>>
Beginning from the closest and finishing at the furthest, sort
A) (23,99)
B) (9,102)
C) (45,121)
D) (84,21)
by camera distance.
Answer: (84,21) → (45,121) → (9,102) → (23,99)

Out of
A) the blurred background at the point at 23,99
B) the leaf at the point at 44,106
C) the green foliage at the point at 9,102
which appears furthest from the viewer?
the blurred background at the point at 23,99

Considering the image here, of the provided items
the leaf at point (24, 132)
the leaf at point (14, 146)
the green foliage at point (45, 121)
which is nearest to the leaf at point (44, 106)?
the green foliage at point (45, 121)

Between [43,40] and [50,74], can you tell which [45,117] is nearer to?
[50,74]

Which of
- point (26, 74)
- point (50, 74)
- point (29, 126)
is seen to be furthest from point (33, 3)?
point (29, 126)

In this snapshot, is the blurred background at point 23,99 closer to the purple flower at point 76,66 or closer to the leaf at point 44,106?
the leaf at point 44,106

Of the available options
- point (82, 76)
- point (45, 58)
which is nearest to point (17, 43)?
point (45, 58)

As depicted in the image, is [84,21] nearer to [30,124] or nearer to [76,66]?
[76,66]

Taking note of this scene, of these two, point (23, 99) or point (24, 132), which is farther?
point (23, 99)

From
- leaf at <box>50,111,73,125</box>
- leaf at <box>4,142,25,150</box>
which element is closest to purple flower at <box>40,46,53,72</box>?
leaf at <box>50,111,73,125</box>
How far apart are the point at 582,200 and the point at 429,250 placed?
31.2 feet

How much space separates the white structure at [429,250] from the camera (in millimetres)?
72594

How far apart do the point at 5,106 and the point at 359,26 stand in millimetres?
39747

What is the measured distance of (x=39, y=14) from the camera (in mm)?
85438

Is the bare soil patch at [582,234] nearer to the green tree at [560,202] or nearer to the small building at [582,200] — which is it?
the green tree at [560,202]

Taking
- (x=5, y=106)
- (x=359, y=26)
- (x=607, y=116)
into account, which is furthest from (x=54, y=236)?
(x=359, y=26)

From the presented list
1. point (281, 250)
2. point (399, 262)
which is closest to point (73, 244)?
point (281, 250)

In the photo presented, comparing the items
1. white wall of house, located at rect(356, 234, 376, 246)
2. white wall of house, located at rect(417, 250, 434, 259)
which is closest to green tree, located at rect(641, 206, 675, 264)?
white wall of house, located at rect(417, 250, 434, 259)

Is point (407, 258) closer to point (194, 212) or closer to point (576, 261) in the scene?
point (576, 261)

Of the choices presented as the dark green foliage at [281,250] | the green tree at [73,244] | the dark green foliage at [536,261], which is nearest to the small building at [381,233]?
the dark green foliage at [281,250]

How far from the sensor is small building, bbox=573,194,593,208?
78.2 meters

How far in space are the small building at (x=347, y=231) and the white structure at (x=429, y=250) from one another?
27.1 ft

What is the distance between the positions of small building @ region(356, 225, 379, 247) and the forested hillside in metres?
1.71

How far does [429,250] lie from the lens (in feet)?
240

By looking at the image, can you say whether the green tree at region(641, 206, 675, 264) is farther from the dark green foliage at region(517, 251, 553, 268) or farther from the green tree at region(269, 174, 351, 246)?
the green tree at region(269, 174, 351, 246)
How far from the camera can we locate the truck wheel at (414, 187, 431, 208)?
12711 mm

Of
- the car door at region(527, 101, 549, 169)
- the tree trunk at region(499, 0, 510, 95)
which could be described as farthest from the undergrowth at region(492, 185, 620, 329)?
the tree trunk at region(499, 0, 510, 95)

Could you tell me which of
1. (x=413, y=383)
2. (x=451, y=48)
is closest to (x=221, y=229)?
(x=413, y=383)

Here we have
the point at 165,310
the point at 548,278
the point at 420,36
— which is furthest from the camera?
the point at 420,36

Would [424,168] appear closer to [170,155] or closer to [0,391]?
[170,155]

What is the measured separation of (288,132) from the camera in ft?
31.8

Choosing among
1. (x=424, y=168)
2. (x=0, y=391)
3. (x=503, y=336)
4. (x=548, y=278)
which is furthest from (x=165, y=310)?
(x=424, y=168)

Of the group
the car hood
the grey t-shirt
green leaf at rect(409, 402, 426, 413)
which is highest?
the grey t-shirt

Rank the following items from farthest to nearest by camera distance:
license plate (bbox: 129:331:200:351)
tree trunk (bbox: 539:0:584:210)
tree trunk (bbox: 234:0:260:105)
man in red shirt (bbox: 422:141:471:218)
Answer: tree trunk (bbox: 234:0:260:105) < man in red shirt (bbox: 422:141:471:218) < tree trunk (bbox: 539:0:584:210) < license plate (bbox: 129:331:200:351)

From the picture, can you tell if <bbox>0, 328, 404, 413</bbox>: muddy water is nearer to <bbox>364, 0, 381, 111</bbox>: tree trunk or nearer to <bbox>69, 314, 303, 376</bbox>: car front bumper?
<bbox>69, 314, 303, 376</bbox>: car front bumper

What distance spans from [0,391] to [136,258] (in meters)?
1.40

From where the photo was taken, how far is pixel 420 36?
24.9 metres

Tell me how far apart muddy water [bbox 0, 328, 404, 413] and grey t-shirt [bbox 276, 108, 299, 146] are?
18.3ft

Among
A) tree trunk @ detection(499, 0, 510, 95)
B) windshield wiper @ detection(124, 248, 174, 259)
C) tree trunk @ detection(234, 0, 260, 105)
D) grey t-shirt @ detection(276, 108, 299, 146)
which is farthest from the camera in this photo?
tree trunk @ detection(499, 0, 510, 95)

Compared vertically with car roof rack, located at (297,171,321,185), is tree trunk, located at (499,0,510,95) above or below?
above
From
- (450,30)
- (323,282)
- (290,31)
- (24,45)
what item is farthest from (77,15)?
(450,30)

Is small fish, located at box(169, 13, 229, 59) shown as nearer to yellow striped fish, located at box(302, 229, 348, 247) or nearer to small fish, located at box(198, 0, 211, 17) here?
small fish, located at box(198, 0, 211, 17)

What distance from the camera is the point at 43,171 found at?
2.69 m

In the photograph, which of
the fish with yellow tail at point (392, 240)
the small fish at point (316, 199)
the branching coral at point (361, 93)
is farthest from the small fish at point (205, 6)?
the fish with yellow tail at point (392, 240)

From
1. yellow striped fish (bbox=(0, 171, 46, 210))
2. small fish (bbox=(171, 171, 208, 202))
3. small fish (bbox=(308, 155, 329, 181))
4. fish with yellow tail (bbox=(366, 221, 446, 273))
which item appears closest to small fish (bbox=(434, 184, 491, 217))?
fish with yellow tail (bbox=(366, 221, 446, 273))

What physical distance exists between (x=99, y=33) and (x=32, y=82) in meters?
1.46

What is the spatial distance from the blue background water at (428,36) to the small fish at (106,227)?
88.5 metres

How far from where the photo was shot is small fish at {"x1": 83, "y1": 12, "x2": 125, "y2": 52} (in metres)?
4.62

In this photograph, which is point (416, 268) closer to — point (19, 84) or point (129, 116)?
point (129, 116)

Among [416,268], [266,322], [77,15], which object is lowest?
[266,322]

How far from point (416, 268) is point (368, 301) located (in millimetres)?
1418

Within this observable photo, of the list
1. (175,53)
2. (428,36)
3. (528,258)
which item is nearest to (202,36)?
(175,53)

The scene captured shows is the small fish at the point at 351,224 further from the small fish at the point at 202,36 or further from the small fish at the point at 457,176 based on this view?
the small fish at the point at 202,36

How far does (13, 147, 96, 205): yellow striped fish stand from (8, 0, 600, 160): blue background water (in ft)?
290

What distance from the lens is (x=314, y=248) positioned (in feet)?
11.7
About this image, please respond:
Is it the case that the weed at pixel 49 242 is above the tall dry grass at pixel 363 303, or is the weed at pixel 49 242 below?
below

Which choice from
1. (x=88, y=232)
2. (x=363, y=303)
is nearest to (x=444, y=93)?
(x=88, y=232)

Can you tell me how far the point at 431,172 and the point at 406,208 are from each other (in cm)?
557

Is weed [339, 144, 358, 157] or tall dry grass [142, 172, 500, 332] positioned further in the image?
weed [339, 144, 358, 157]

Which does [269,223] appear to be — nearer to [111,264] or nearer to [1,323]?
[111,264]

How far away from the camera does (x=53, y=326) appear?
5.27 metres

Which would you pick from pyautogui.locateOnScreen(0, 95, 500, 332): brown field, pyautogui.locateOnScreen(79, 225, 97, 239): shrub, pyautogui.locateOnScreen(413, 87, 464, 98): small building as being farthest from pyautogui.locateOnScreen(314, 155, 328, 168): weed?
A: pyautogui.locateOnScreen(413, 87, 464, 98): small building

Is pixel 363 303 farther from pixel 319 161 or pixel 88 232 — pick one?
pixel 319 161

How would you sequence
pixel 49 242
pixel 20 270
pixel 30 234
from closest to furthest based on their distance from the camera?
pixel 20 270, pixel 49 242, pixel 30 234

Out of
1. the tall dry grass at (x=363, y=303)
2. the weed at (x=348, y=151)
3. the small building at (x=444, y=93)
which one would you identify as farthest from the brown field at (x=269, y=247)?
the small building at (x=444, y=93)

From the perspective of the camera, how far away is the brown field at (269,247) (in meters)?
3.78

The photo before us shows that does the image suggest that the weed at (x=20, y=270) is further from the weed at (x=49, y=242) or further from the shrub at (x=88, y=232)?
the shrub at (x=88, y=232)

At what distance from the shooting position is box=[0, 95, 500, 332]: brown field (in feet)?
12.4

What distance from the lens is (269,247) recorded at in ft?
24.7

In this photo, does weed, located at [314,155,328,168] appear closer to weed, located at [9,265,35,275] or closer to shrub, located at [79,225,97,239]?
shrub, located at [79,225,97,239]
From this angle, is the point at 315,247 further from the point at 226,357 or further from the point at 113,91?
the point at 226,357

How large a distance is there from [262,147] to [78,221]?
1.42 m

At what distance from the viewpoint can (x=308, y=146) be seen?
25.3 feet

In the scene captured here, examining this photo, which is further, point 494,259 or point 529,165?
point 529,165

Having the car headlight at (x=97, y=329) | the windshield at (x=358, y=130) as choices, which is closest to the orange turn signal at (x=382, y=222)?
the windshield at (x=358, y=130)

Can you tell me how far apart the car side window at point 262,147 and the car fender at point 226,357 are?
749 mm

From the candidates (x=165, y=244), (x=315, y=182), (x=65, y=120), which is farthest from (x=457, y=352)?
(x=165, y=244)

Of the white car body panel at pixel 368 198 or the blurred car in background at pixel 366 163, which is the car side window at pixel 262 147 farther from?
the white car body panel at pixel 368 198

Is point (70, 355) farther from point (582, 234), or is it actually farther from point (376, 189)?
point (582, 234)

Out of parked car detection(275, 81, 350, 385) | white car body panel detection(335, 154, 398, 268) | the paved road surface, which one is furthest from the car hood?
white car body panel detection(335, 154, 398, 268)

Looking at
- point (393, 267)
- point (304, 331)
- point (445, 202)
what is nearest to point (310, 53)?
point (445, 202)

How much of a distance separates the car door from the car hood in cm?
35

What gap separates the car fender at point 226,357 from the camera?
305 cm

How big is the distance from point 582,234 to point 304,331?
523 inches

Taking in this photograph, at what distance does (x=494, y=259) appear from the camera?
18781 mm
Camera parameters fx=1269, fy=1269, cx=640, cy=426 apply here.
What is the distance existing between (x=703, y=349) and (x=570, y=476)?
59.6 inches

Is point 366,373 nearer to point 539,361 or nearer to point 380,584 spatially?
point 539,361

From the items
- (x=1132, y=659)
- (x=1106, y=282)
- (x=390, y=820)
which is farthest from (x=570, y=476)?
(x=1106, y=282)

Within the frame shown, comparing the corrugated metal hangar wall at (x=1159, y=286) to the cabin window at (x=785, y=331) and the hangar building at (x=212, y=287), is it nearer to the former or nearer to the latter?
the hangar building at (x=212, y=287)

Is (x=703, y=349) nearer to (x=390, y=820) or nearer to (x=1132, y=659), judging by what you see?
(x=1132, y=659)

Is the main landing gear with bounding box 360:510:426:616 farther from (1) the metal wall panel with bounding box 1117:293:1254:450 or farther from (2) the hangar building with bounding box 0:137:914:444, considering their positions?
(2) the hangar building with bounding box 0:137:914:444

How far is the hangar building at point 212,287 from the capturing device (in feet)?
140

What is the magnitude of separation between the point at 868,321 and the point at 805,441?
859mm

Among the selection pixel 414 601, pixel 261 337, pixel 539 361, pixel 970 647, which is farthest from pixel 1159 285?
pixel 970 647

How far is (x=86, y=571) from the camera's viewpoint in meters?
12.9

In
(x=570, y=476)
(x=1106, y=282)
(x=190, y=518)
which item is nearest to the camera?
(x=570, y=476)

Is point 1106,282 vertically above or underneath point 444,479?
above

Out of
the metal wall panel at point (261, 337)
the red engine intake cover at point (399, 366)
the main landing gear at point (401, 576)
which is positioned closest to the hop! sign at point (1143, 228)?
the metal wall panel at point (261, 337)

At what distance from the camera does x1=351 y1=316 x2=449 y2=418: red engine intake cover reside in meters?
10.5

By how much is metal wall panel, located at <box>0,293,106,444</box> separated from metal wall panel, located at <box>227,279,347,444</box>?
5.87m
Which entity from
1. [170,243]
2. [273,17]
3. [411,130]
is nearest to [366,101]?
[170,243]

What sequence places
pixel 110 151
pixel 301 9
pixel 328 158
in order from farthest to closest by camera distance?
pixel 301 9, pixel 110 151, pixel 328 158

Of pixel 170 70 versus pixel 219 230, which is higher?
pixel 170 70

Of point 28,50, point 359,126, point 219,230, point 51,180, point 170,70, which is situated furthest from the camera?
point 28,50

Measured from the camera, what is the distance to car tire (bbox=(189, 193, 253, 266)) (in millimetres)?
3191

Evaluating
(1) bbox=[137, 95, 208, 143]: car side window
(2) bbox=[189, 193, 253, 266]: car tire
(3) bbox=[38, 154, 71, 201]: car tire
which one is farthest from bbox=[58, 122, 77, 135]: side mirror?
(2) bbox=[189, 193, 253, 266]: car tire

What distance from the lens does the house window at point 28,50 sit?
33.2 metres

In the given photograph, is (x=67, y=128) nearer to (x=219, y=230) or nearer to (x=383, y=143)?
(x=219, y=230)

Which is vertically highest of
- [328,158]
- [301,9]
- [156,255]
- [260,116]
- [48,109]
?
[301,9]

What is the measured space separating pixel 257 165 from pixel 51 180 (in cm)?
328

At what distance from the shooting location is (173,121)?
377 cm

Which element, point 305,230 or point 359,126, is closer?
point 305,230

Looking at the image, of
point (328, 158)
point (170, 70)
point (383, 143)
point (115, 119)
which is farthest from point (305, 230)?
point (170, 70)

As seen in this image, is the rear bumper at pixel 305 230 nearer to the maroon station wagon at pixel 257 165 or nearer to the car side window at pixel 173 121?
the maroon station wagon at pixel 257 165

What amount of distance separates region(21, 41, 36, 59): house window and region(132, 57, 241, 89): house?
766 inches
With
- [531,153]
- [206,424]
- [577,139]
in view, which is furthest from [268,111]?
<<
• **SET EXERCISE**
From the line that contains "Which entity from" to the last line of the material above, repeat every line exactly, keeping both the first and the last.

• **THE RESPONSE**
Which entity from
1. [170,243]
2. [273,17]
3. [411,130]
is nearest to [366,101]?
[170,243]

What sequence places
pixel 110 151
pixel 301 9
pixel 328 158
in order from farthest to closest by camera distance?
pixel 301 9, pixel 110 151, pixel 328 158

Of pixel 170 70 versus pixel 219 230, which is higher?
pixel 170 70

Of point 28,50, point 359,126, point 219,230, point 51,180, point 170,70, which is situated furthest from the camera?
point 28,50

Measured from the camera, what is the distance to car tire (bbox=(189, 193, 253, 266)) (in millimetres)?
3191

Evaluating
(1) bbox=[137, 95, 208, 143]: car side window
(2) bbox=[189, 193, 253, 266]: car tire
(3) bbox=[38, 154, 71, 201]: car tire
which one is farthest from bbox=[58, 122, 77, 135]: side mirror?
(2) bbox=[189, 193, 253, 266]: car tire

What distance from the lens does the house window at point 28,50 sit?
33.2 metres

In the given photograph, is (x=67, y=128) nearer to (x=219, y=230) or nearer to (x=383, y=143)?
(x=219, y=230)

Which is vertically highest of
- [328,158]
- [301,9]
- [156,255]
- [260,116]
- [48,109]
?
[301,9]

What is the measured space separating pixel 257 165 from pixel 51 180 (in cm)?
328

At what distance from the shooting location is (173,121)?
377 cm

Which element, point 305,230 or point 359,126, is closer?
point 305,230

Looking at the image, of
point (328, 158)
point (170, 70)
point (383, 143)
point (115, 119)
which is farthest from point (305, 230)?
point (170, 70)

As seen in this image, is the rear bumper at pixel 305 230 nearer to the maroon station wagon at pixel 257 165 or nearer to the car side window at pixel 173 121?
the maroon station wagon at pixel 257 165

What amount of distance separates region(21, 41, 36, 59): house window and region(132, 57, 241, 89): house?
766 inches
With
- [531,153]
- [206,424]
- [577,139]
in view, which is furthest from [268,111]?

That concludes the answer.